They Zoom Overhead, And We Zoom In As They Fly
It's not often you have the privilege of photographing one of the most iconic fighter aircraft in aviation history - but as some of you would remember, about six weeks ago I drove 1200 kilometres for the chance to shoot some images of Spitfires at the Temora Aviation Museum.
The Museum has the only two airworthy Spitfires in Australia and while there are always some amazing photo opportunities in the Outback, this was one rare photo shoot I wasn't going to miss for anything.
The first image, of the Spitfire Mark XVI climbing into the sky over Temora, was taken with a 70-300mm zoom lens. I was in the stands with hundreds of others and I shot an entire series of images as the fighter started its takeoff, the tail came up and finally the aircraft became airborne.
The first image in this sequence, shot without a tripod, shows the distinctive undercarriage retracting into the wheel wells in each wing.
The second image (above) shows the Spitfire in tandem with another World War II-vintage fighter, the US-built Curtiss P-40 Kittyhawk.

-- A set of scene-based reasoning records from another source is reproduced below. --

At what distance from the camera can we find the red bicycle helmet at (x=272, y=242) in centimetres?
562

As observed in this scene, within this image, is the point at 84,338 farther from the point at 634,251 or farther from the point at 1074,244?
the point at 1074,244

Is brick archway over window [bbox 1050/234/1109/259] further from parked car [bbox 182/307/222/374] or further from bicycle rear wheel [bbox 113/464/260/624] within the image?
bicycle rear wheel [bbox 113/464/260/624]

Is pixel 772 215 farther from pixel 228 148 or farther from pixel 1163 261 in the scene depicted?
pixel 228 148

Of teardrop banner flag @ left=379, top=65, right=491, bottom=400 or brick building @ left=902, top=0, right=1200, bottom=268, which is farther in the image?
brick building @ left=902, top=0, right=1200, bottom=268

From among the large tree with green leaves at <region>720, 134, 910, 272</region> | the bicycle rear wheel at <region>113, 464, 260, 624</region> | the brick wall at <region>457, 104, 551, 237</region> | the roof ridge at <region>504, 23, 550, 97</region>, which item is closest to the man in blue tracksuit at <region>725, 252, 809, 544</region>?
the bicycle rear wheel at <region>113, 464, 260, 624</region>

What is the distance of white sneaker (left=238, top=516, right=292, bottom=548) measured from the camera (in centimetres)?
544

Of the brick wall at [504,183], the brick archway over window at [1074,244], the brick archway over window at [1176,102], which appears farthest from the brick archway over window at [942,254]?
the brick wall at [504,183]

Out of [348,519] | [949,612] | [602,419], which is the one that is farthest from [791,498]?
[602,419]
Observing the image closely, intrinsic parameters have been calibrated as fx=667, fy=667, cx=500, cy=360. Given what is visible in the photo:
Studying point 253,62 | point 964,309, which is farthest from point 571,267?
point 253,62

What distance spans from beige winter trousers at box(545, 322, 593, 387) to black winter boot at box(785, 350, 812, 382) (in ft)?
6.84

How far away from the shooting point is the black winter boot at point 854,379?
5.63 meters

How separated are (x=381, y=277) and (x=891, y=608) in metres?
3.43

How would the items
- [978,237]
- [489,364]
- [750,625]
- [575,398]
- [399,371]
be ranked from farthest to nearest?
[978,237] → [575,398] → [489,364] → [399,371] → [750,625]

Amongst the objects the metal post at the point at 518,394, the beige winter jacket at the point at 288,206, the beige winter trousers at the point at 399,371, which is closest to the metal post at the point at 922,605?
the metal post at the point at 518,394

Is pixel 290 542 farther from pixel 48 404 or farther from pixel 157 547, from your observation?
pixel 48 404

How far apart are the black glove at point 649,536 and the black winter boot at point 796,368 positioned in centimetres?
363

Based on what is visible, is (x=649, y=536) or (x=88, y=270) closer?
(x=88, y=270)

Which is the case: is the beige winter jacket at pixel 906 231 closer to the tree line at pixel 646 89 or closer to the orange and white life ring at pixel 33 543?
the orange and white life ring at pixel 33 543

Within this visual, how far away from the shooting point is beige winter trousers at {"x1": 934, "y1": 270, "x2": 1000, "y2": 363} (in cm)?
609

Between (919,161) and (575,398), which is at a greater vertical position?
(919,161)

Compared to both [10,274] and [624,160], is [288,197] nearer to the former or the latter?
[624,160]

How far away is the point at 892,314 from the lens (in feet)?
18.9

This shot (above) shows the clean shape of the Spitfire's distinctive (and famous) eliptical wing, which was inspired by the late Reginald Mitchell's observation of seagulls and their wing shape. In the shot you can actually see the fighter's original 20mm Hispano cannon, the distinctive scoop or air intake under the fuselage, as well as its angled tailwheel.
And when a Spitfire, flying inverted, reaches the topmost point of a loop, several hundred metres above you, there is one other thing you must remember to do as you watch and admire the beauty of its performance. You have to remember to press the shutter on your camera.
If you missed my earlier series of Spitfire images at Temora, you can see them at W Is For Warbirds.
It's fitting that these images were shot on 6 June, which as you would know is the 65th anniversary of the Normandy landings. There is a very neat symmetry in being able to shoot these images on such a historic day.
And yes, I'd drive 1200 kilometres again, to capture images of this aircraft in flight. Wouldn't you?